How Do Antibiotics Kill Bacteria?
Tiny drugs target bacterial machinery
Antibiotics kill bacteria by blocking jobs that bacterial cells need to stay alive. Some weaken the outer wall, while others stop bacteria from making proteins or copying genetic material. Antibiotics do not kill viruses because viruses do not have the same cell parts or life processes.

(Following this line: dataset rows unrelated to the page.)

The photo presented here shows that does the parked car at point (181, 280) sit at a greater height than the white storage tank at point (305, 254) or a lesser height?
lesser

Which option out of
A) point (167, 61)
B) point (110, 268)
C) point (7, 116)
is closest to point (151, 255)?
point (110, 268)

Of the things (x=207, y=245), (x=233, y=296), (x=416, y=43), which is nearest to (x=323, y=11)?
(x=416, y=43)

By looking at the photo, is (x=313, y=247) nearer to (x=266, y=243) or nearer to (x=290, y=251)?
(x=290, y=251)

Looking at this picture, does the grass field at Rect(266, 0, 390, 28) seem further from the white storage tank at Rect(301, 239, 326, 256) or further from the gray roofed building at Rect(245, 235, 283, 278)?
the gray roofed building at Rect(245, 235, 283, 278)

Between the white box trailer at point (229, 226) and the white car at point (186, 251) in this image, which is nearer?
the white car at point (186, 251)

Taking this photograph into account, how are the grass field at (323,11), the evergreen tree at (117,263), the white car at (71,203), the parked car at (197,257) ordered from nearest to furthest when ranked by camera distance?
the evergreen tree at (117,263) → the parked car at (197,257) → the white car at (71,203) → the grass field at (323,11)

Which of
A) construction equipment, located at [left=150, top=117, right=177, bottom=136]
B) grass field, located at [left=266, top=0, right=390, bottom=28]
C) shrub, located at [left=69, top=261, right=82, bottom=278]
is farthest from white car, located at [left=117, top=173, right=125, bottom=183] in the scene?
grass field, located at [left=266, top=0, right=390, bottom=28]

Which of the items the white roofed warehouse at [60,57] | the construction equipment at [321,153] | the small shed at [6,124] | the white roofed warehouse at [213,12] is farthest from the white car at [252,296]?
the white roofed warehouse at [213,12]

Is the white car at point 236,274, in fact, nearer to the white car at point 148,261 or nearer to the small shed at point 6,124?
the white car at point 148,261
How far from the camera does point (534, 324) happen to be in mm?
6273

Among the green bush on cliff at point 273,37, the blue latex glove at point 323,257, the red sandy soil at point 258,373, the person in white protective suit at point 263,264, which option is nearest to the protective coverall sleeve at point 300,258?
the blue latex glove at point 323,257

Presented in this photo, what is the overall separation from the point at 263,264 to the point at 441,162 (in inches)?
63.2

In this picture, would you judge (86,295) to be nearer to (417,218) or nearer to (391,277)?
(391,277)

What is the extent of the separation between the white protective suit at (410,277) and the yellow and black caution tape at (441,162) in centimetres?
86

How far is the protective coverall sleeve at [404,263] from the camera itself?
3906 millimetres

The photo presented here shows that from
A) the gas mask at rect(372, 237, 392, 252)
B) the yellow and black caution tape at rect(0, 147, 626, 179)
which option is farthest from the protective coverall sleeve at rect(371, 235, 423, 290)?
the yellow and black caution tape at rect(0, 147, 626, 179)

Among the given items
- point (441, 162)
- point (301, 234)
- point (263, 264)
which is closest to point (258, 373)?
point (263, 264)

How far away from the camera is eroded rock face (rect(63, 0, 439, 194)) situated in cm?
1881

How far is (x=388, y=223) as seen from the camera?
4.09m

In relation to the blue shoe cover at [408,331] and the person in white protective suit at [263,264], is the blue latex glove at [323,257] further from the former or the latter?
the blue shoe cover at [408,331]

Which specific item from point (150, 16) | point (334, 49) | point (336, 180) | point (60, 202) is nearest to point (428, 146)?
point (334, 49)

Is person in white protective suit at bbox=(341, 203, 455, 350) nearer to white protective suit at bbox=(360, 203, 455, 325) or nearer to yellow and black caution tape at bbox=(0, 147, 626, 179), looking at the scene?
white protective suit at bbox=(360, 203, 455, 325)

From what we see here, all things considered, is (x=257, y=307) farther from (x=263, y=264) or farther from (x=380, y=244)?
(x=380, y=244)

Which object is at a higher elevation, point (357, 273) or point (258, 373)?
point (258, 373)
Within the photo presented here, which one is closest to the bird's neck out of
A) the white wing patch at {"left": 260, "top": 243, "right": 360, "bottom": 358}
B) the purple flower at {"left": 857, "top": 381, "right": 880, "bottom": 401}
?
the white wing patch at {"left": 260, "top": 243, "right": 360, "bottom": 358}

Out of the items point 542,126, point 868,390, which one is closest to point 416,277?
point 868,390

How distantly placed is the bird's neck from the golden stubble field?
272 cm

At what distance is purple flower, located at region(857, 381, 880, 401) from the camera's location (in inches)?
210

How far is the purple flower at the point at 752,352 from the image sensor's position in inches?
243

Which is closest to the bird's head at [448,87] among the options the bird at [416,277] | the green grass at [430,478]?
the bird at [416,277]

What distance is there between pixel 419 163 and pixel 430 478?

Antibiotics changed medicine because they gave doctors a way to treat many bacterial infections. They work because bacteria are living cells with parts that can be targeted. A bacterial cell must build a strong wall, make proteins, copy DNA, and control what enters and leaves. If a drug blocks one of these jobs, the cell may stop growing or die. Human cells share some chemistry with bacteria, but they are not the same. That difference is why an antibiotic can harm bacteria more than it harms the person taking it. Viruses are different again. They are not cells, and they use host cells to reproduce. That is why an antibiotic for strep throat will not treat the flu. The same biology also explains resistance. When bacteria change in ways that let them survive a drug, the resistant cells can multiply.
Bacteria Have Targets
A useful antibiotic target is important to bacteria and different from human cells.
Penicillin Weakens the Wall
Penicillin can kill growing bacteria by making their cell walls fail.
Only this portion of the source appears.